Jika kita tarik benang merahnya dalam kondisi “politik masjid” dari politisi hari ini, maka seakan-akan masjid sebagai objek vital untuk dipermainkan secara politis dan sarat ambisi kekuasaan.
Beberapa waktu lalu sempat heboh terkait keberhasilan Presiden Turki, Pak Erdogan, dalam mengubah sebuah tempat yang sebelumnya difungsikan sebagai museum dan gereja menjadi masjid. Apabila ditilik lebih jauh, erat kaitannya dengan invasi “politik masjid” ala Erdogan yang sudah lama mendarah daging untuk meraup dukungan, meminjam istilah Bernando J. Sujibto dalam opininya di Jawa Pos (17/7/2020).
Penyakit “politik masjid” seperti ini juga menjangkiti politisi tanah air yang saat ini marak dilakukan secara sembunyi-sembunyi. Dibungkus serapi mungkin dengan angka-angka bantuan dan iming-iming renovasi dan pembangunan masjid baru.
Hal demikian seolah-olah memperlihatkan, bahwa sang politisi itu tidak terpaut dengan masjid dan salah satu manifestasi kehadirannya ditengah-tengah umat Islam yang menjadi lumbung pemilihnya kelak. Sebab, dengan indikator umat Islam sebagai mayoritas: masjid-lah yang paling “murah” dan ampuh untuk maraup dukungan dibandingkan dengan membagi-bagikan sembako kepada masyarakat. Akan tetapi, mesti diingat bahwa hal tersebut mencederai nilai demokrasi.
Ada Apa dengan Masjid?
Bantuan yang diberikan para politisi ini untuk masjid sangat marak terjadi menjelang pilkada dan pemilu. Apabila melihat gerak-geriknya, tentu setiap orang, termasuk saya merasa curiga dan skeptis dengan bantuan dan “kasih sayang” politisi tersebut.
“Lah wong kalo mau ya jauh-jauh hari juga bisa kan nyumbang buat masjid. Kok dekat pilkada gini baru kelihatan!” Kalau sudah begini, dalam pandangan saya, hanya ditujukan untuk meraup dukungan dan suara atau minimal menjadi investasinya untuk pilkada dalam waktu dekat. Persis dengan praktik Erdogan kala itu.

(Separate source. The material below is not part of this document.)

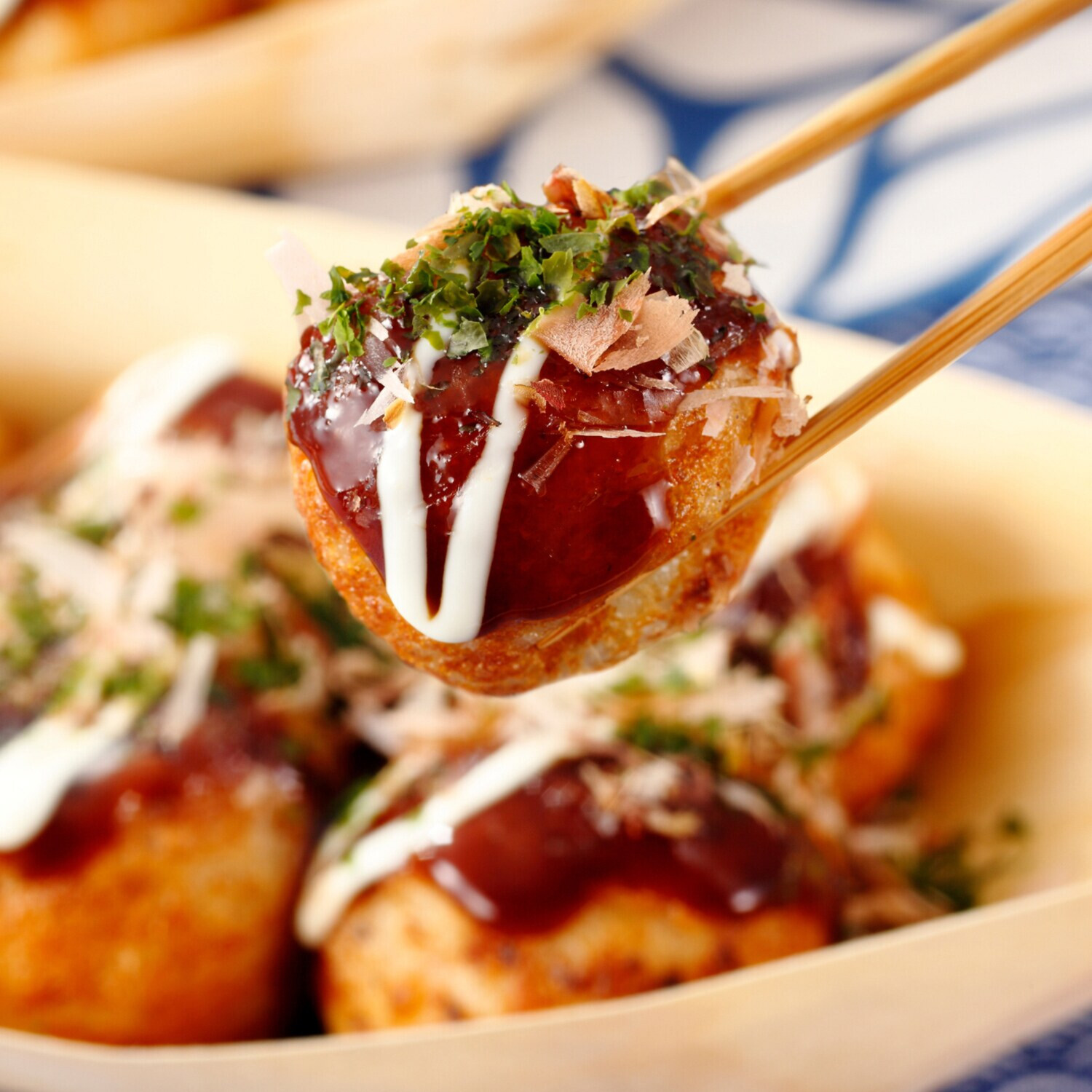 大阪「ぼてぢゅう」 大人気メニュー 旨みたっぷり ふんわりたこ焼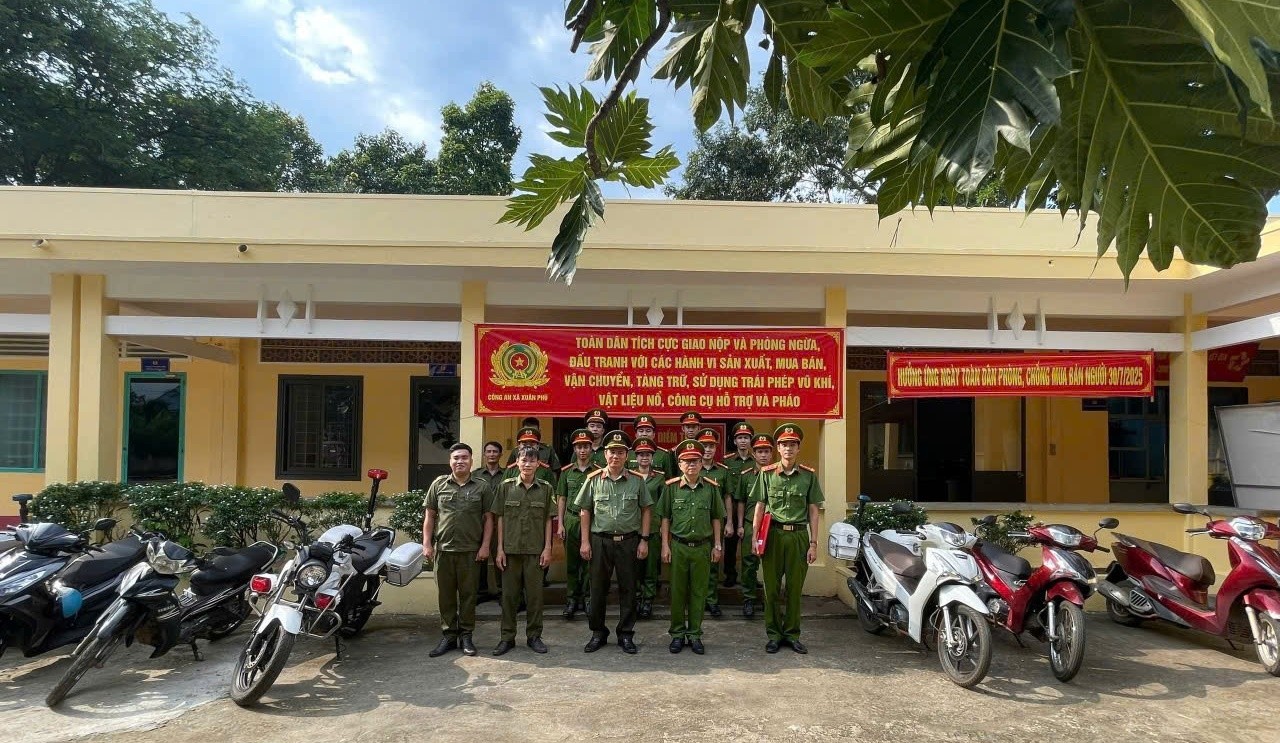 CÔNG AN XÃ XUÂN PHÚ TỔ CHỨC RA QUÂN TUYÊN TRUYỀN, VẬN ĐỘNG NGƯỜI DÂN GIAO NỘP VŨ KHÍ, VẬT LIỆU NỔ, CÔNG CỤ HỖ TRỢ VÀ PHÁO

Apalagi bagi politisi yang sudah makan asam garam dunia dakwah Islam. Tentu mereka memiliki amunisi yang lebih banyak lagi untuk merayu umat. Dengan tampil diatas mimbar khutbah, ceramah, dan ritual keagamaan,mereka sudah memiliki modal yang cukup baik. Seakan-akan politisi semacam ini akan mampu menyelamatkan umat dari masa “kegelapan dunia”.
Sebagai contoh, dalam sebuah wawancara seorang politisi cum pendakwah mengakui, bahwa pendekatannya sebagai pendakwah lebih menjanjikan ketimbang mendekatkan masyarakat/konstituen lewan embel-embel politisi. Dengan demikian, mempolitisir agama menjadi salah satu cara yang ampuh untuk saat ini.

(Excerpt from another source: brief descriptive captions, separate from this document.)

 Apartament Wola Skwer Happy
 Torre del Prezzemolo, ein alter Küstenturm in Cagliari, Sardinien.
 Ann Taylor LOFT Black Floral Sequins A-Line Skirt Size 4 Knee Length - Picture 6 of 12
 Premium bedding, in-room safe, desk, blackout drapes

Praktik politisasi seperti uraian diatas, sudah menjadi agenda rutin setiap musim pilkada atau pemilu. Oleh karena itu, masyarakat harus benar-benar selektif dan hati-hati kepada para politisi semacam itu. Di sisi lain, mereka juga disokong dengan gelontoran dana bah taipan Timur Tengah untuk menyasar masjid-masjid yang menjadi kantong-kantong umat.
Jika demikian adanya, saya kira masjid kita sudah menjadi “masjid-masjid sekuler” yang dibangun atas niatan politik untuk memuluskan jalan politisi menuju singgasananya. Di sini lagi dan sekali lagi umat dan rakyat dikorbankan.
Karena sejatinya politisi bukanlah Nabi, yang perbuatan profannya bisa menjadi sakral. Sedangkan saya, kita, dan para politisi itu melaksanakan perbuatan profan belum tentu dianggap sebagai ibadah yang bernilai sakral. Sesungguhnya semua perbuatan tergantung pada niat. Oleh karena itu, setiap perbuatan yang kita buat mesti diniatkan dengan tulus dan ikhlas.